Solving the Problem of Data Islands in 3D Printing

Mike Vasquez, PhD, will be speaking at 3DPrint.com’s upcoming AMS online industry summit (Feb 9-10, 2021). Register here.

It’s exciting to see the acceleration of adoption and acceptance of 3D printing in the manufacturing sector, which has been bolstered by the desire of many companies to have more direct control over their supply chain given the realities of COVID.  Machine manufacturers are rapidly deploying new technology (SLM/VELO3D) and companies gained tremendous capital infusions (Desktop Metal/Relativity Space) based on the  promise of the technology being production-ready. These events will continue to build momentum that will propel the industry forward.

One of the challenges users are experiencing as machines get faster and more sophisticated is the need to have a streamlined, efficient way to capture and use the significant amount of data that is generated at each stage of the workflow, including part design, materials management, build/machine data, post processing and inspection. The ability to view this data seamlessly has the power to provide critical metrics for both suppliers and customers to continue the push for production parts. Right now, this data is often generated and stored on different islands, whether from internal tests, vendor certification, in Word or PDF, or even stored only in the machine itself.
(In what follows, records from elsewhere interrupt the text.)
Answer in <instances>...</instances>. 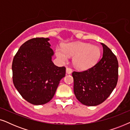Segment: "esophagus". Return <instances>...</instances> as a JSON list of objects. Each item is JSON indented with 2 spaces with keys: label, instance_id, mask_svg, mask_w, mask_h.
Masks as SVG:
<instances>
[{
  "label": "esophagus",
  "instance_id": "esophagus-1",
  "mask_svg": "<svg viewBox=\"0 0 130 130\" xmlns=\"http://www.w3.org/2000/svg\"><path fill=\"white\" fill-rule=\"evenodd\" d=\"M72 73V70L70 68H67L66 69V73L67 74H71Z\"/></svg>",
  "mask_w": 130,
  "mask_h": 130
}]
</instances>
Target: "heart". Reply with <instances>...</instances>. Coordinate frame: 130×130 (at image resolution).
Listing matches in <instances>:
<instances>
[{"instance_id": "1", "label": "heart", "mask_w": 130, "mask_h": 130, "mask_svg": "<svg viewBox=\"0 0 130 130\" xmlns=\"http://www.w3.org/2000/svg\"><path fill=\"white\" fill-rule=\"evenodd\" d=\"M55 54L61 62L68 61L69 56L73 57L74 66L80 70L91 68L98 63L101 56V50L96 45L82 42H72L57 47Z\"/></svg>"}]
</instances>
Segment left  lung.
I'll return each mask as SVG.
<instances>
[{
  "label": "left lung",
  "instance_id": "left-lung-1",
  "mask_svg": "<svg viewBox=\"0 0 130 130\" xmlns=\"http://www.w3.org/2000/svg\"><path fill=\"white\" fill-rule=\"evenodd\" d=\"M101 60L93 67L82 72H74V93L86 106H96L106 100L117 86L118 63L116 56L104 44Z\"/></svg>",
  "mask_w": 130,
  "mask_h": 130
}]
</instances>
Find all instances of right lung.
Instances as JSON below:
<instances>
[{
  "mask_svg": "<svg viewBox=\"0 0 130 130\" xmlns=\"http://www.w3.org/2000/svg\"><path fill=\"white\" fill-rule=\"evenodd\" d=\"M49 38H35L21 46L12 62L13 82L24 99L35 105L54 96L66 68L53 63Z\"/></svg>",
  "mask_w": 130,
  "mask_h": 130,
  "instance_id": "add662e5",
  "label": "right lung"
}]
</instances>
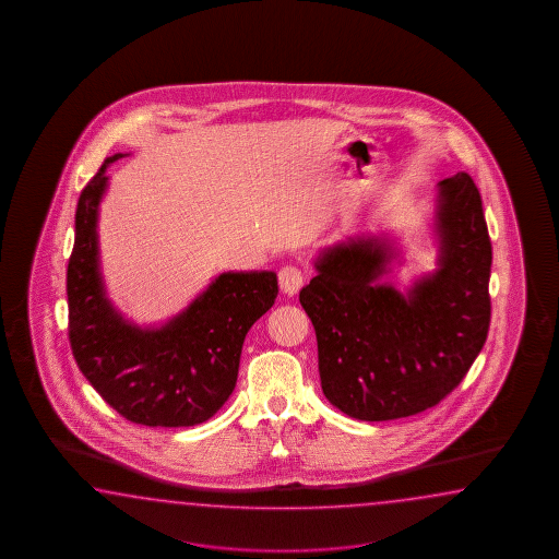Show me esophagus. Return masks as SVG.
<instances>
[{"label":"esophagus","mask_w":559,"mask_h":559,"mask_svg":"<svg viewBox=\"0 0 559 559\" xmlns=\"http://www.w3.org/2000/svg\"><path fill=\"white\" fill-rule=\"evenodd\" d=\"M277 277H280V287L285 296H296L304 285V272L296 265H284Z\"/></svg>","instance_id":"esophagus-1"}]
</instances>
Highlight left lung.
<instances>
[{
  "label": "left lung",
  "mask_w": 559,
  "mask_h": 559,
  "mask_svg": "<svg viewBox=\"0 0 559 559\" xmlns=\"http://www.w3.org/2000/svg\"><path fill=\"white\" fill-rule=\"evenodd\" d=\"M438 270L405 294L381 284L395 250L349 238L321 251L299 292L318 337L321 390L345 416L385 421L440 404L486 344L491 241L467 174L438 183Z\"/></svg>",
  "instance_id": "8db88e82"
}]
</instances>
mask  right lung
Returning <instances> with one entry per match:
<instances>
[{"mask_svg":"<svg viewBox=\"0 0 559 559\" xmlns=\"http://www.w3.org/2000/svg\"><path fill=\"white\" fill-rule=\"evenodd\" d=\"M111 155L87 181L68 263L70 344L78 368L119 416L150 428H190L214 416L238 381L241 345L274 306V272H227L162 328H138L106 297L97 207Z\"/></svg>","mask_w":559,"mask_h":559,"instance_id":"1","label":"right lung"}]
</instances>
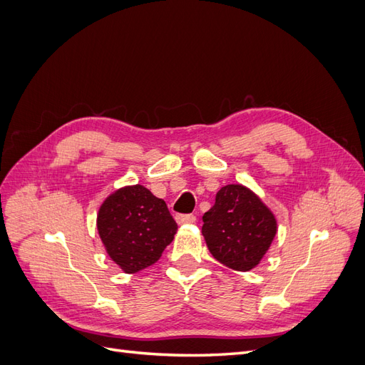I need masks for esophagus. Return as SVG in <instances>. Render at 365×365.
<instances>
[{
	"instance_id": "1",
	"label": "esophagus",
	"mask_w": 365,
	"mask_h": 365,
	"mask_svg": "<svg viewBox=\"0 0 365 365\" xmlns=\"http://www.w3.org/2000/svg\"><path fill=\"white\" fill-rule=\"evenodd\" d=\"M196 220V217L193 215H176V222L180 225L182 224H193Z\"/></svg>"
}]
</instances>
3Degrees spent over a year talking with 80+ users of production 3D printing equipment to understand this problem and see if there was an opportunity to create a “best practice” solution. From those conversations, I now joke that Microsoft is far and away the software leader in 3D printing because 90% of all technical 3D printing data on build outcomes lies on some sort of spreadsheet. From an ease of use perspective, that’s an adequate way to solve the data island problem, but it underutilizes the power of that data when looking to integrate bigger data sets, compare various builds or materials or ensure parts intended for consumer-use could be documented from the start of production to the actual delivery.
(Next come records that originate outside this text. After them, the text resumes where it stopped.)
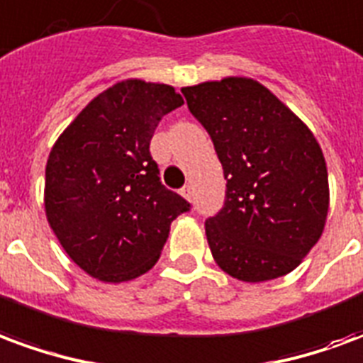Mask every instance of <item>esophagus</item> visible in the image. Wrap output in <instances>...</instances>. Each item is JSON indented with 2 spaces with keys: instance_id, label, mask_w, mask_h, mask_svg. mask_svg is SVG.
Returning <instances> with one entry per match:
<instances>
[{
  "instance_id": "1",
  "label": "esophagus",
  "mask_w": 363,
  "mask_h": 363,
  "mask_svg": "<svg viewBox=\"0 0 363 363\" xmlns=\"http://www.w3.org/2000/svg\"><path fill=\"white\" fill-rule=\"evenodd\" d=\"M181 194L184 198H186V200H192V186H190V184H186V186H182Z\"/></svg>"
}]
</instances>
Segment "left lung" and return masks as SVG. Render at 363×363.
I'll list each match as a JSON object with an SVG mask.
<instances>
[{"label": "left lung", "mask_w": 363, "mask_h": 363, "mask_svg": "<svg viewBox=\"0 0 363 363\" xmlns=\"http://www.w3.org/2000/svg\"><path fill=\"white\" fill-rule=\"evenodd\" d=\"M223 167L225 202L206 220L218 267L243 281L280 278L319 241L328 174L311 130L249 77L182 87Z\"/></svg>", "instance_id": "1"}]
</instances>
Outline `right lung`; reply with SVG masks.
<instances>
[{"label":"right lung","instance_id":"1","mask_svg":"<svg viewBox=\"0 0 363 363\" xmlns=\"http://www.w3.org/2000/svg\"><path fill=\"white\" fill-rule=\"evenodd\" d=\"M184 103L163 83L126 79L96 95L54 143L44 208L75 264L103 281H128L157 262L171 221L190 204L159 179L150 142Z\"/></svg>","mask_w":363,"mask_h":363}]
</instances>
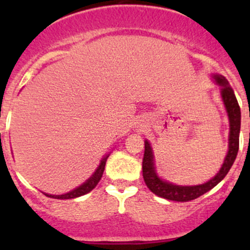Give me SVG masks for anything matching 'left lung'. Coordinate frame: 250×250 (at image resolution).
Instances as JSON below:
<instances>
[{
    "mask_svg": "<svg viewBox=\"0 0 250 250\" xmlns=\"http://www.w3.org/2000/svg\"><path fill=\"white\" fill-rule=\"evenodd\" d=\"M214 82L220 87V95L223 99L224 106L228 112L229 123H230V132H229V150L225 156L223 166L220 170L207 183L200 185H176L170 181L160 178L155 167V156H153L151 144L145 140V152L143 158V176L145 180L146 186L152 191L158 197L166 198L169 201L176 202H188L195 198L200 197L203 193L208 192L209 190L218 185L221 180L226 176L230 168L232 167L234 160H236L237 152L239 146V130H241V109H239L238 102L232 88L229 84V81L219 74H214Z\"/></svg>",
    "mask_w": 250,
    "mask_h": 250,
    "instance_id": "obj_1",
    "label": "left lung"
}]
</instances>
To address this challenge the 3Degrees team developed a software tool called TRACE, which is a digital platform that houses 3D printing data in an easy to use, streamlined, and searchable way for users of AM metals and polymers. This tool allows users to benchmark material properties, create work instructions, and digitally store and analyze data from all aspects of the 3D printing workflow.

As an early case study, we put data from the Renishaw Additive Manufacturing Solution Center on to TRACE via Renishaw’s InfiniAM API, which enabled the team together live machine data from 23 different sensors covering all aspects of the machine operation. For each build, TRACE tracked these sensor inputs (build chamber parameters like temperature and gas content) and tied these parameters to design inputs, material feedstock data, work instructions for operation, post production and inspection data. TRACE provided a platform to see how each machine was performing over time and analytics provided by these insights are being leveraged to improve aspects of repeatability and machine maintenance.

In 2021, TRACE is continuing to expand capabilities and will be deployed with an aerospace supplier to enable them to report critical findings and serialized qualification data in a way that helps their customers expand capabilities using 3D printing and get away from the data island mentality.

As 3D printing use cases grow, we anticipate we’ll see demand from many companies who realize the need to improve efficiency and ensure they meet all quality control and documentation requirements.  We’ve built TRACE to be easy to customize, flexible and cost-efficient solution.  Given our deep expertise in the space, we’d say it’s a much better option than Microsoft.